Our vision‘‘Everyone has the right to education’ and that ‘education shall be directed toward the full development of the human personality’, (Article 26, the Universal Declaration of Human Rights).
The students at Parkville College represent some of the most disadvantaged and vulnerable in the state, with most, victims of abuse, trauma or neglect. Our students are in many ways, very different, but their binding characteristic is that they have all experienced trauma, and have acted out in a way that is antisocial.
Working in unison with the Department of Human Health and Services (DHS) and the Department of Justice and Regulation (DJR), we assist our students towards developing themselves and changing their trajectory. We don’t expect individuals on leaving detention to have miraculously transformed, without showing them alternate ways of viewing the world.
Studies show that children are very likely to form an emotional attachment to familiar caregivers, when the caregivers are sensitive and responsive to the child’s communications. The formation of these secure attachments contribute to the foundation of personality and emotional development.
Most of our students have experienced attachment disorder, due to early experiences of neglect, abuse, abrupt separation, frequent changing in caregivers, or lack of caregiver response, resulting in a lack of basic trust.
Regardless of age and background, we believe students with an attachment disorder have the ability to create healthy attachments in a positive therapeutic environment. At Parkville College, we provide a nurturing and positive environment, and healthy relationships, helping our students to trust others and themselves.
Our pedagogy and teaching philosophy follow a trauma-informed approach, as we recognise the enourmous impact of trauma on the mind and body. The impact of chaotic and threatening experiences on the developing brain impairs the normal function and development of the neural system. In turn this compromises a young person’s functional capabilities and social development. Those that have experienced trauma believe the world is an unsafe place and are constantly scanning their surrounding for threats, often unable to form and maintain healthy relationships.
At Parkville College, we provide all students with engaging relationships that are positive and sustaining. While we always expect appropriate behaviour from our students, we find it beneficial to consider how their backgrounds and past experiences influence their actions.
We believe performing outreach is key to creating and sustaining positive relationships with students, especially to those who may not have experienced many positive relationships throughout their lives. At Parkville College, put simply, outreach is when a teacher spends time with a student, beyond the classroom. Our teachers connect with the important people in each student’s life, about their progress and achievements at school, which serves to provide a positive association towards education, not only for the student, but their families. As a result of performing outreach, each student begins to understand the genuine and positive care their teacher has for them, as a person.

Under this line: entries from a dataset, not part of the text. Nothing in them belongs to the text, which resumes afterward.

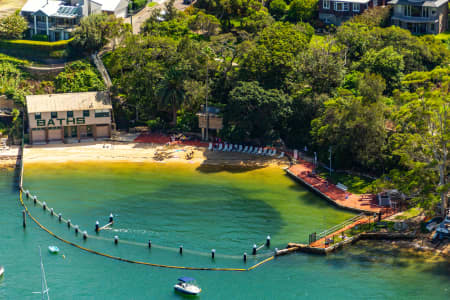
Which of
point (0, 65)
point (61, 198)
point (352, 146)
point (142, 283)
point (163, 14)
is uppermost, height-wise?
point (163, 14)

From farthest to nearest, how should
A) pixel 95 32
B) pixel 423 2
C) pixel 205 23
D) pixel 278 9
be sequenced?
pixel 278 9 → pixel 205 23 → pixel 423 2 → pixel 95 32

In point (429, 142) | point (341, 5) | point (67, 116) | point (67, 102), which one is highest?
point (341, 5)

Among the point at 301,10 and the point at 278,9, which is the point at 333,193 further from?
the point at 278,9

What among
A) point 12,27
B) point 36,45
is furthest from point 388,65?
point 12,27

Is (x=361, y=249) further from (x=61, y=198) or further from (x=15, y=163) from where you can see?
(x=15, y=163)

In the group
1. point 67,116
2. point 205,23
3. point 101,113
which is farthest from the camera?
point 205,23

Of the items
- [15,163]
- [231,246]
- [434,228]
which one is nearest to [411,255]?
[434,228]
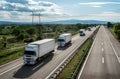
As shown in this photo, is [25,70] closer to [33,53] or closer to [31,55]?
[31,55]

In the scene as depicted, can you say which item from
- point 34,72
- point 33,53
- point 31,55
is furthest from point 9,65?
point 34,72

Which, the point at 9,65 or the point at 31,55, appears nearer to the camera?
the point at 31,55

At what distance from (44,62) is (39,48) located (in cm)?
292

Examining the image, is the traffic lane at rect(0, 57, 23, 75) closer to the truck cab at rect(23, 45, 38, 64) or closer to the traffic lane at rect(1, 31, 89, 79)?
the traffic lane at rect(1, 31, 89, 79)

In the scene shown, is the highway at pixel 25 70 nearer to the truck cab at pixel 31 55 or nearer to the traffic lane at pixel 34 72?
the traffic lane at pixel 34 72

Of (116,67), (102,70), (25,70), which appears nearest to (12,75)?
(25,70)

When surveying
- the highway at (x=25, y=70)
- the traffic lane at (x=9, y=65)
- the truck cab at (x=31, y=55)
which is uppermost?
the truck cab at (x=31, y=55)

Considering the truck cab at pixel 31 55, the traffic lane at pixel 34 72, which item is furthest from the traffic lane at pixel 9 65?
the truck cab at pixel 31 55

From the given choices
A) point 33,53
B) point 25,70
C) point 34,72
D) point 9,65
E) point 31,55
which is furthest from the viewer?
point 9,65

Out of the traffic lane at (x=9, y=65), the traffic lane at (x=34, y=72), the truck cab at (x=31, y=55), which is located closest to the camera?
the traffic lane at (x=34, y=72)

Our approach‘Repetitive intervention with trustworthy teachers, through nurturing interactions can be the most effective reparation for maltreated and traumatised children’, (Perry, 2006).
The Parkville College therapeutic education model seeks to apply theoretical models to student development and growth. The Parkville College model draws together ideas from the Attachment Theory (Bowlby, 1958), the Neurosequential Model of Therapeutics (Perry, 2006), and Person-Centred Therapy theory (Rogers, 1940).
We believe ‘if you treat an individual as he is, he will remain how he is. But if you treat him as if he were what he ought to be and could be, then he will become what he ought to be and could be,’ (Johann Wolfgang Goethe).
What does it look like?
- For Parkville College teachers, the ‘Unconditional Positive Regard’ theory underpins all interactions with students. Our teachers embody this theory by consistently treating students kindly, genuinely, respectfully and with complete acceptance.
- Parkville College teachers are sensitive to every student’s emotional state; they recognise when to give space, offer choice and allow time for decision-making, with awareness and sensitivity to previous or ongoing trauma.
- Classes often commence with quiet reading or instruction, with predictable and consistent activities that encourage students to self-regulate their emotions and prepare for learning.
- Teachers seek to get to know their students on a personal level, through regular outreach and communication beyond the classroom. Our teachers also seek permission to call home, and continue to check-in with students post-release.
- Research shows the learning of students is significantly raised, when students are truly engaged. Parkville College teachers therefore, create content for students that is both engaging and educational, based on the students’ varying interests and needs.
- Parkville College follows a trauma informed practice approach; part of this practice is to model consistency for the students we teach. Consistency allows our students to feel comfortable and calm within their surroundings and the relationships they adopt within their education to be positive.
- At Parkville College, we believe in inclusive education, and that to be excluded is to be disempowered. By establishing an environment of inclusivity at Parkville College, we hope to eliminate the cycle where students have experienced exclusion due to learning disability, socioeconomic status, race or cultural background.